(azruavatar note: This post was written on June 3rd and then the draft happened. As we continue to wind down our draft posts, we’re moving back into our more traditional writing of current prospects. Andy takes a look at Ryan Jackson, a superb gloveman, and wonders what our expectations should be for him when he’s wearing his batting gloves rather than fielding. All stats are taken as of June 3rd.)
Combining an already well-regarded glove with league average offensive production (98 wOBA+) in double-A Springfield last season, Ryan Jackson was ranked 12th in Future Redbirds’ 2012 Top 20 Prospect List compiled by Jeff and azruavatar. As far as I can tell, he had been unranked one year earlier. But Jackson didn’t only find himself on our radars this season as John Sickels ranked him 15th and Kevin Goldstein ranked him 11th.

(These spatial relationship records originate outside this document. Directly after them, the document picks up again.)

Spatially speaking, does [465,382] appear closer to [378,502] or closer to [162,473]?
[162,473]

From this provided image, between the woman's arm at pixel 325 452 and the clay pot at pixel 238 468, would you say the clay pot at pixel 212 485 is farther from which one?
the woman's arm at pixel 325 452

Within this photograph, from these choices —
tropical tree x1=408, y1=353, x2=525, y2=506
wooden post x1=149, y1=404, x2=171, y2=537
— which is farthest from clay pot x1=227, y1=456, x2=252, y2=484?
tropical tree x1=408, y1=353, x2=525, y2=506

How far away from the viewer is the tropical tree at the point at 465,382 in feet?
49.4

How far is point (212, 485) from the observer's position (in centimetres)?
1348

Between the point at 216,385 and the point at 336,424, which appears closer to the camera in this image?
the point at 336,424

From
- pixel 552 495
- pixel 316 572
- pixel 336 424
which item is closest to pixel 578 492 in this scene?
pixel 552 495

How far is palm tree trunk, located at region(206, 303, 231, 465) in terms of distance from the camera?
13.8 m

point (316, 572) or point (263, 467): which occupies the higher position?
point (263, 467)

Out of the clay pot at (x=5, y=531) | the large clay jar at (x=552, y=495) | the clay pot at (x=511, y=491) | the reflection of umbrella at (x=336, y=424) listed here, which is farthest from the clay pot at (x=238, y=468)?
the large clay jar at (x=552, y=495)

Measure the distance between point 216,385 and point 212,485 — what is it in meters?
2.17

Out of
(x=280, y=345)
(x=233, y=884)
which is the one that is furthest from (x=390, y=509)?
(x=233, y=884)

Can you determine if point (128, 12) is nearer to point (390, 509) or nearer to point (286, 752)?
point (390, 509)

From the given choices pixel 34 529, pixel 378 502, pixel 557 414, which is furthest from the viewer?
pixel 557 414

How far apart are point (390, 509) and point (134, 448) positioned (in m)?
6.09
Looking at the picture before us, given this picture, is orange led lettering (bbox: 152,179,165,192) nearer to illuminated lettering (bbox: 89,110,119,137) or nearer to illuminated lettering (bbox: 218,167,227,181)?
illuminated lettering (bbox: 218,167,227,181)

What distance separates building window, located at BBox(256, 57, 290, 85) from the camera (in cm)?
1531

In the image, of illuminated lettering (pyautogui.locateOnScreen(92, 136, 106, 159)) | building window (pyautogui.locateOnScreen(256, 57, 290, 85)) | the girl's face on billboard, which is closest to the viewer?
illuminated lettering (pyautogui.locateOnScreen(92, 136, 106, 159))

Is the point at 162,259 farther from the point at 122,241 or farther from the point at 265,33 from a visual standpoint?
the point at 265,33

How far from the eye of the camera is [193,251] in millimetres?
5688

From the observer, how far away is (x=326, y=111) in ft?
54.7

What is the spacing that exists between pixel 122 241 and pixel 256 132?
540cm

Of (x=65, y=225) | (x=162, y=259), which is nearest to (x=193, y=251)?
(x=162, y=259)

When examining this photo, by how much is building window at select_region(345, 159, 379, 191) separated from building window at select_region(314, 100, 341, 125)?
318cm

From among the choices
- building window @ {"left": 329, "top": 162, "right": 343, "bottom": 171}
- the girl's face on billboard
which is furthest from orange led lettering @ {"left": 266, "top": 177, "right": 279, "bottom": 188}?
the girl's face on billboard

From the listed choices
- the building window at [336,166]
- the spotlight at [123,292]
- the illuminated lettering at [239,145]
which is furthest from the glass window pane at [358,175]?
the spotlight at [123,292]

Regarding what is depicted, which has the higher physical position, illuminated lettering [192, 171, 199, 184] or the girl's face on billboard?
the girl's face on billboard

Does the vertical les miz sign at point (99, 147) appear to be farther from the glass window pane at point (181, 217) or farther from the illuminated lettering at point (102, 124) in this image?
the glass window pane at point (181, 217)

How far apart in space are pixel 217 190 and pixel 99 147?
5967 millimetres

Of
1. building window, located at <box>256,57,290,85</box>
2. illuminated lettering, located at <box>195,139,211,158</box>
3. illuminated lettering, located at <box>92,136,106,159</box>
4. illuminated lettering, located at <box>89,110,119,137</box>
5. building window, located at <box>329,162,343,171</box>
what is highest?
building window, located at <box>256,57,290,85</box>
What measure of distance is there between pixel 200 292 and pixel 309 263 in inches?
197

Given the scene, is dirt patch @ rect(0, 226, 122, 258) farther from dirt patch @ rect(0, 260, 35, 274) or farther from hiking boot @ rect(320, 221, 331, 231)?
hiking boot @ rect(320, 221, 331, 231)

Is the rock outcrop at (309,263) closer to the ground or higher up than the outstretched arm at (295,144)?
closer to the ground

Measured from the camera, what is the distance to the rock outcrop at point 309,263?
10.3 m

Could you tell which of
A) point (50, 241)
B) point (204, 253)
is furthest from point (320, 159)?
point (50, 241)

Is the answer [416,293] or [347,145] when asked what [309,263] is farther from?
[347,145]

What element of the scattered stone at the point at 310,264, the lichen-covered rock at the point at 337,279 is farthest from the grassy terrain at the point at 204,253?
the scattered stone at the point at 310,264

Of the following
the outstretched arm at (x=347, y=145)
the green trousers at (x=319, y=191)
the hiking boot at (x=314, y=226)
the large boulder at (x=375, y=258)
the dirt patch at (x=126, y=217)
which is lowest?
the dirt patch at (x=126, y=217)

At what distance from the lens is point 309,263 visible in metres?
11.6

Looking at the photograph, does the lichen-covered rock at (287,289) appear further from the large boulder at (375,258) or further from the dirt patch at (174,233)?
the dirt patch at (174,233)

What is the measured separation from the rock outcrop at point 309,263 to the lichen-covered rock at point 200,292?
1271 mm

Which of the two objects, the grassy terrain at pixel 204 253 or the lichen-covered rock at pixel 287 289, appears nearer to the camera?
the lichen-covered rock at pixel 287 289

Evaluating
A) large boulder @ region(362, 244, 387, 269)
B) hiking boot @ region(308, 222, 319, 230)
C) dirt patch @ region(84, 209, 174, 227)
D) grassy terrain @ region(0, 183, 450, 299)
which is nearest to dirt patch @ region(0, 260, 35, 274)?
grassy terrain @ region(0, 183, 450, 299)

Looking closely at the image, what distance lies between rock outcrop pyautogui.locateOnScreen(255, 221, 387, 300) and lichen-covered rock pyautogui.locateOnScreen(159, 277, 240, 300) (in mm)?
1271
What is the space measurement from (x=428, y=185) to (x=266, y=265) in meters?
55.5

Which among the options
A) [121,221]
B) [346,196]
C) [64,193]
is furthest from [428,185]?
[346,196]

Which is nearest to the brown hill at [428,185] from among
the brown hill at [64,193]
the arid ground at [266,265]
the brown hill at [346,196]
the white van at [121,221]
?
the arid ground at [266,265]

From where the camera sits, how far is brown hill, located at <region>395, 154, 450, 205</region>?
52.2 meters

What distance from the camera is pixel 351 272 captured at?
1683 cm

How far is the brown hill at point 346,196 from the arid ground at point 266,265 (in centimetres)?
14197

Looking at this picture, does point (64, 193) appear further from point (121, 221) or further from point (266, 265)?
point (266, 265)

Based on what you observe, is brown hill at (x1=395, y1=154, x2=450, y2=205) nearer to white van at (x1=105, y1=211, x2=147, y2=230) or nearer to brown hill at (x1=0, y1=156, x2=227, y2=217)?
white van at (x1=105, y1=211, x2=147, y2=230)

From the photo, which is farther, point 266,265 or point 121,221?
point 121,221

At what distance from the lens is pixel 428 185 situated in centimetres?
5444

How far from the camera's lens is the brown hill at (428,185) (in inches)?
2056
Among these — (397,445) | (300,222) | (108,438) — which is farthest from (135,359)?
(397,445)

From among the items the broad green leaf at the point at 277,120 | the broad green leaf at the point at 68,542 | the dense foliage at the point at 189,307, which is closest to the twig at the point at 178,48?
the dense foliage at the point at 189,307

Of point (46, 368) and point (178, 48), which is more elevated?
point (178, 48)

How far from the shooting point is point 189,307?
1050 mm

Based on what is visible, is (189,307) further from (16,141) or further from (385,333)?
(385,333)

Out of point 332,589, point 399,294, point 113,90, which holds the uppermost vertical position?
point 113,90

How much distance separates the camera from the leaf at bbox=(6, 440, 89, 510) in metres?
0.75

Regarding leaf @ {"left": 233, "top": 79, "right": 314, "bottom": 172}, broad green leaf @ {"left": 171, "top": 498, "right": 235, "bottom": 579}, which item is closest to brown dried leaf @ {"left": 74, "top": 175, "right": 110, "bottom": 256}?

Defense-first shortstops are not unfamiliar to Cardinals fans. Brendan Ryan endeared himself to the fanbase with a quirky personality and – more importantly – stellar defensive profile that justified extensive playing time despite limited offensive potential. B. Ryan has posted league average offensive numbers exactly once in his career (in 2009 with the Cardinals), and he did so with the aid of good fortune on balls in play. He was worth 2.9 fWAR. When his luck regressed in his first season with Seattle, he still managed to be worth 2.6 fWAR thanks to spectacular defense at a premier position.
Of course, my intention here isn’t really to compare Ryan Jackson to Brendan Ryan. It’s impossible to make such an inference based on minor league defensive statistics available to the public at this time. B. Ryan is quite possibly (probably) the superior defender but our hope is that Jackson manages to swing a bat that approaches the league average, which means he wouldn’t have to be quite as impressive with the leather to contribute at the major league level. After all, 2-3 WAR players are valuable commodities, especially for mid-market teams like the Cardinals. These cost-controlled pieces allow for teams to invest more heavily in core players considered indispensable, such as Yadier Molina.
B. Ryan never even accumulated 250 plate appearances in double-A but, altogether, he produced at a league average level, but that number dropped precipitously when he reached triple-A, where he posted a .306 wOBA in 353 plate appearances as a 25-year-old.
Entering this season, we wondered whether Ryan Jackson would be able to replicate his offensive success or if it would become apparent that he benefited from a generous run scoring environment. At first glance, Jackson has passed the test with a .287 batting average and 8% walk rate that has combined to help create a 95 wOBA+, but what else is happening beneath the surface?
In 2011, Jackson displayed unexpected pop in Springfield that featured 11 home runs, 34 doubles, and 3 triples in 599 plate appearances. In 2012 at Memphis, he has 2 home runs, 11 doubles, and 1 triple in 226 plate appearances. So while he averaged an extra base hit in every 12.5 plate appearances before, that number has fallen to 16.1 plate appearances this season. Basically, Jackson’s isolated power has dropped back to pre-Springfield levels meaning that he must depend on more singles falling in for hits which make him much more reliant on batted ball luck, something that has been in his favor this season (.359 BABIP).
Higher BABIPs are easier to accept from players that are unusually fast or hit a higher percentage of line drives, but neither of these attributes apply to Jackson. He’s never been much of a threat on the bases and his line-drive percentage sits at 17%, an unspectacular number (keep in mind minor league batted ball data is presumably even less reliable than it is in the majors). Meanwhile, he has seen a 4% increase in strikeouts (19% in triple-A compared to 15.2% in double-A), a trait atypical of players needing to derive value from mostly singles.
I don’t say all of this to discredit Ryan Jackson’s achievements thus far because I do take some comfort in his ability to tread water at Memphis, but we should also exercise caution in our enthusiasm and view him through the prism of other statistics which paint a broader picture of the prospect. Yes, Ryan Jackson has performed at a near league-average level to date but it hasn’t been without the help of a little luck, and there’s still some reason for us to doubt his ability to keep this up as he nears his eventual promotion to St. Louis.